Work instruction
The response must reproduce every record below without alteration.

—————

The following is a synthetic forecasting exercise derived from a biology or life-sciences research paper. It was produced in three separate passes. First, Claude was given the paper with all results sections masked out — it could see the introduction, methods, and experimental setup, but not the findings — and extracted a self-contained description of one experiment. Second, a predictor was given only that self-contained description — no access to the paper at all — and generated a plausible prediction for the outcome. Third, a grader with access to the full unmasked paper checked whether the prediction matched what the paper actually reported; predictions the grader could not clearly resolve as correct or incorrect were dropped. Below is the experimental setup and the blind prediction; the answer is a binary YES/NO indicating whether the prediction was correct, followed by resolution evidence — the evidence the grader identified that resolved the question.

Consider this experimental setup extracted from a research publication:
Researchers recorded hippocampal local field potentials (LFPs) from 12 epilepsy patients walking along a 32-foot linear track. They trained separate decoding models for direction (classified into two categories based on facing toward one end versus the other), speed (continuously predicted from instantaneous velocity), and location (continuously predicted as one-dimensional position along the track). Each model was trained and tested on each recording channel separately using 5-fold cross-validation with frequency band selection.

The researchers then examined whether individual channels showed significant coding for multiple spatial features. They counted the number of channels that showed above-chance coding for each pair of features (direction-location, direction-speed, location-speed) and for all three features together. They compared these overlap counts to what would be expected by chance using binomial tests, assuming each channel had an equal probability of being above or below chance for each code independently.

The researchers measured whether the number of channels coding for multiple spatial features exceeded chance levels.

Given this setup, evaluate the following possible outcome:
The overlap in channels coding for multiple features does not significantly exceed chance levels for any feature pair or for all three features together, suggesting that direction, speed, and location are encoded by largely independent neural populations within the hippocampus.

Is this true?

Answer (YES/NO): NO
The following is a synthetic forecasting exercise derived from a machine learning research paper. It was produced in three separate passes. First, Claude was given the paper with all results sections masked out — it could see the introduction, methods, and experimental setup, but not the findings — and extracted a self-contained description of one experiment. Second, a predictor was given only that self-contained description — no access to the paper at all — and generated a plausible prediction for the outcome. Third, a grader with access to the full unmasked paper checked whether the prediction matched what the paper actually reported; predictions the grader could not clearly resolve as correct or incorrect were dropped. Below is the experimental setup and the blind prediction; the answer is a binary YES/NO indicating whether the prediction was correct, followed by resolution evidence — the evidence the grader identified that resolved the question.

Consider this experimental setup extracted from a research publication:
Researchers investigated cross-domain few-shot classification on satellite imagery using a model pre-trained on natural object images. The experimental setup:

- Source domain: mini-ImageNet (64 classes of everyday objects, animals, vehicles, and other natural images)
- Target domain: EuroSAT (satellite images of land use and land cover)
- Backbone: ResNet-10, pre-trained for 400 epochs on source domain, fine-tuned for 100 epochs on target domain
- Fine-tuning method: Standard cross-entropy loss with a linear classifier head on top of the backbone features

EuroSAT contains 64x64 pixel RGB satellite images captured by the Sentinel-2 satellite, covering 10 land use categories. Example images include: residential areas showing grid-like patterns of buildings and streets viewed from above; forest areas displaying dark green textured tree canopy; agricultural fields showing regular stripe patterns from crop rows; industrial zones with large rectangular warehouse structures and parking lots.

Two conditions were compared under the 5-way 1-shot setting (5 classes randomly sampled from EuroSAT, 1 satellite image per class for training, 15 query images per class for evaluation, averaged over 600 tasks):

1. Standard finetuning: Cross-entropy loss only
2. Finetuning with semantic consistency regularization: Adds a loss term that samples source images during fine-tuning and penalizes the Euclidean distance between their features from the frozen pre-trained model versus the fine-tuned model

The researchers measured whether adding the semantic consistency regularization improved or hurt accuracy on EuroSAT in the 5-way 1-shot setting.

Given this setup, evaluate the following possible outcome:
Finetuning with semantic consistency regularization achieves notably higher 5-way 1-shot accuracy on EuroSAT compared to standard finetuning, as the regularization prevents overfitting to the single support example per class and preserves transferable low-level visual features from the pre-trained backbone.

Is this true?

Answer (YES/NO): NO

—————

Result
The following is a synthetic forecasting exercise derived from a biology or life-sciences research paper. It was produced in three separate passes. First, Claude was given the paper with all results sections masked out — it could see the introduction, methods, and experimental setup, but not the findings — and extracted a self-contained description of one experiment. Second, a predictor was given only that self-contained description — no access to the paper at all — and generated a plausible prediction for the outcome. Third, a grader with access to the full unmasked paper checked whether the prediction matched what the paper actually reported; predictions the grader could not clearly resolve as correct or incorrect were dropped. Below is the experimental setup and the blind prediction; the answer is a binary YES/NO indicating whether the prediction was correct, followed by resolution evidence — the evidence the grader identified that resolved the question.

Consider this experimental setup extracted from a research publication:
Researchers recorded hippocampal local field potentials (LFPs) from 12 epilepsy patients walking along a 32-foot linear track. They trained separate decoding models for direction (classified into two categories based on facing toward one end versus the other), speed (continuously predicted from instantaneous velocity), and location (continuously predicted as one-dimensional position along the track). Each model was trained and tested on each recording channel separately using 5-fold cross-validation with frequency band selection.

The researchers then examined whether individual channels showed significant coding for multiple spatial features. They counted the number of channels that showed above-chance coding for each pair of features (direction-location, direction-speed, location-speed) and for all three features together. They compared these overlap counts to what would be expected by chance using binomial tests, assuming each channel had an equal probability of being above or below chance for each code independently.

The researchers measured whether the number of channels coding for multiple spatial features exceeded chance levels.

Given this setup, evaluate the following possible outcome:
The overlap in channels coding for multiple features does not significantly exceed chance levels for any feature pair or for all three features together, suggesting that direction, speed, and location are encoded by largely independent neural populations within the hippocampus.

Is this true?

Answer (YES/NO): NO
The following is a synthetic forecasting exercise derived from a machine learning research paper. It was produced in three separate passes. First, Claude was given the paper with all results sections masked out — it could see the introduction, methods, and experimental setup, but not the findings — and extracted a self-contained description of one experiment. Second, a predictor was given only that self-contained description — no access to the paper at all — and generated a plausible prediction for the outcome. Third, a grader with access to the full unmasked paper checked whether the prediction matched what the paper actually reported; predictions the grader could not clearly resolve as correct or incorrect were dropped. Below is the experimental setup and the blind prediction; the answer is a binary YES/NO indicating whether the prediction was correct, followed by resolution evidence — the evidence the grader identified that resolved the question.

Consider this experimental setup extracted from a research publication:
Researchers investigated cross-domain few-shot classification on satellite imagery using a model pre-trained on natural object images. The experimental setup:

- Source domain: mini-ImageNet (64 classes of everyday objects, animals, vehicles, and other natural images)
- Target domain: EuroSAT (satellite images of land use and land cover)
- Backbone: ResNet-10, pre-trained for 400 epochs on source domain, fine-tuned for 100 epochs on target domain
- Fine-tuning method: Standard cross-entropy loss with a linear classifier head on top of the backbone features

EuroSAT contains 64x64 pixel RGB satellite images captured by the Sentinel-2 satellite, covering 10 land use categories. Example images include: residential areas showing grid-like patterns of buildings and streets viewed from above; forest areas displaying dark green textured tree canopy; agricultural fields showing regular stripe patterns from crop rows; industrial zones with large rectangular warehouse structures and parking lots.

Two conditions were compared under the 5-way 1-shot setting (5 classes randomly sampled from EuroSAT, 1 satellite image per class for training, 15 query images per class for evaluation, averaged over 600 tasks):

1. Standard finetuning: Cross-entropy loss only
2. Finetuning with semantic consistency regularization: Adds a loss term that samples source images during fine-tuning and penalizes the Euclidean distance between their features from the frozen pre-trained model versus the fine-tuned model

The researchers measured whether adding the semantic consistency regularization improved or hurt accuracy on EuroSAT in the 5-way 1-shot setting.

Given this setup, evaluate the following possible outcome:
Finetuning with semantic consistency regularization achieves notably higher 5-way 1-shot accuracy on EuroSAT compared to standard finetuning, as the regularization prevents overfitting to the single support example per class and preserves transferable low-level visual features from the pre-trained backbone.

Is this true?

Answer (YES/NO): NO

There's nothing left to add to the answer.